Segundo os entendidos na matéria,
a nossa recuperação no pós Troika, assentou no sucesso da actividade turística,
no incremento das nossas exportações, e num brutal aumento da nossa carga
fiscal, como contributo determinante, para o equilíbrio da nossa balança
comercial. Para além disto, os portugueses foram chamados a suportar o colapso
do sistema bancário, consequência de razões muito mal explicadas, e cujos
responsáveis, ainda gozam de uma imoral impunidade.
É obvio que quando tivermos
condições de voltar à “normalidade”, vamos encontrar um país depauperado, com o
tecido empresarial severamente afectado, com um aumento do desemprego e uma
consequente baixa dos rendimentos das famílias. Resolver este problema
aumentado os impostos terá consequências inimagináveis.

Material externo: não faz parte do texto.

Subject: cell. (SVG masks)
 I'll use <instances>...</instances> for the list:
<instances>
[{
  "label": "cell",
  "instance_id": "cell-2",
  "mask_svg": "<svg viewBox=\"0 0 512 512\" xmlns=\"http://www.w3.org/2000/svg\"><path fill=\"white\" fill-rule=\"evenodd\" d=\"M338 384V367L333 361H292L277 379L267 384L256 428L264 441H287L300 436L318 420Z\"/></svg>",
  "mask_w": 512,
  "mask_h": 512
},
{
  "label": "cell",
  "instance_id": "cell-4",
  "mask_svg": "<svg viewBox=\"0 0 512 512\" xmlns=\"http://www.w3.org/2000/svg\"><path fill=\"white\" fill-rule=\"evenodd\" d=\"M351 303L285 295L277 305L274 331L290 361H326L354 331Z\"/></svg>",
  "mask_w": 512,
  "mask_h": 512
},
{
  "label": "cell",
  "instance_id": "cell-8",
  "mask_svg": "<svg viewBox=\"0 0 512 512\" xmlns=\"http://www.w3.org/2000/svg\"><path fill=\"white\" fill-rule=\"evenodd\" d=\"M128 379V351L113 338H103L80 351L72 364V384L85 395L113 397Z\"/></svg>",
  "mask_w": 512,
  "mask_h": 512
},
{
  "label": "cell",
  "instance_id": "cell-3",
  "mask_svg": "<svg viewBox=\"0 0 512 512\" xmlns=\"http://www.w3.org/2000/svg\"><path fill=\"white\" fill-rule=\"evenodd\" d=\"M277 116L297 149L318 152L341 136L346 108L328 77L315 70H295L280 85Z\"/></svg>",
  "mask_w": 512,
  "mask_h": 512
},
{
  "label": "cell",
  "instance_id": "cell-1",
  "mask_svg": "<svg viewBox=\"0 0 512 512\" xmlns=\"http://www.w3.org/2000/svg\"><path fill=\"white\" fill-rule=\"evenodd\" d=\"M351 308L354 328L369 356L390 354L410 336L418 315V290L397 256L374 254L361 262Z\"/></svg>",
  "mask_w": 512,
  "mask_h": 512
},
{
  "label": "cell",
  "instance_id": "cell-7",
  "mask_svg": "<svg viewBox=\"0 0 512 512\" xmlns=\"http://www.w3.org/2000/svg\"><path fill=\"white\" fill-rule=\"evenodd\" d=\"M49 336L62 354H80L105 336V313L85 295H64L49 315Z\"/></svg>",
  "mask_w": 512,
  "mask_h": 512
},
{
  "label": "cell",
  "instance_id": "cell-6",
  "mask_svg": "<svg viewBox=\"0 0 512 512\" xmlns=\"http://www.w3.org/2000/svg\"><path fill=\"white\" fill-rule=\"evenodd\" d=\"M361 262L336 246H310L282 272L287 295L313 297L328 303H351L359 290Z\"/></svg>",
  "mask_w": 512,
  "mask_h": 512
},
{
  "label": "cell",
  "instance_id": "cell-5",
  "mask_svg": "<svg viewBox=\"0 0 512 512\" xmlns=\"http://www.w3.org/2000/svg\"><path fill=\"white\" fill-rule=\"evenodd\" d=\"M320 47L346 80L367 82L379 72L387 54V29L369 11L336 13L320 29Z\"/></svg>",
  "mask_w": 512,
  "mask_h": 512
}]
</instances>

Ou seja, a uma mais que
provável crise económica, juntarmos uma crise social.
Os contribuintes portugueses não
têm condições para suportar e resolver uma outra crise que agora se avizinha. A
nossa Carga Fiscal (uma das mais altas da EU), atingiu um valor que se aproxima
do limite que o português comum tem capacidade para suportar. Certamente que nos
irão ser pedidos mais sacrifícios. Naturalmente que os nossos rendimentos irão
ser afectados. Consequentemente a nossa qualidade de vida vai baixar, e temos
que estar preparados para tempos muito difíceis. Apenas se exige que haja uma
maior equidade na distribuição dos sacrifícios. A crise vai passar, mas não
vamos ficar todos bem. Apela-se ao bom senso para que as medidas que terão de
ser tomadas, levem em consideração que já não aguentamos muito mais.
As condições em que foram
negociadas as PPP’s da auto-estradas e da Lusoponte, em que apenas um lado colhe
os benefícios, e o outro suporta todos os prejuízos, encontra nesta situação de
emergência uma razão plausível, para ser denunciada.
A vergonhosa atribuição das
Pensões Vitalícias a muitos governantes, constitui por si própria uma afronta a
quem diariamente luta por um salário de miséria e uma aposentação cada vez mais
tardia. A fixação de um tecto máximo das pensões, como existe em muitos países,
poderia revelar-se como uma boa solução na moralização do sistema de pensões.
Uma baixa no salário da classe
política teria, para além dos efeitos práticos objectivos, poderia constituir
um exemplo de desapego pelo poder e um exemplo desinteressado. A redução do
número exagerado de assessores políticos nos gabinetes ministeriais, seria
também uma medida de elevado sentido estado.
Os apoios às inúmeras fundações
existentes, parecem não se justificar numa situação como a que se avizinha.
Estas são apenas algumas das
medidas que, para além de moralizadoras, poderiam ajudar os tempos difíceis que
se aproximam. Cada um de nós sentiria que as decisões que terão que ser
tomadas, vão ter a preocupação de distribuir por todos, de forma igualitária,
os sacrifícios que se impõem, nestas circunstâncias.
Estou certo que estas medidas,
acima referidas, são uma gota no mar das necessidades que vão emergir, logo que
o país volta à normalidade possível. Não vão, com certeza, resolver a situação
económica e social que todos esperamos. Mas teria o efeito benéfico de que,
pelo menos destas vez, não seriam os mesmos a resolver a crise.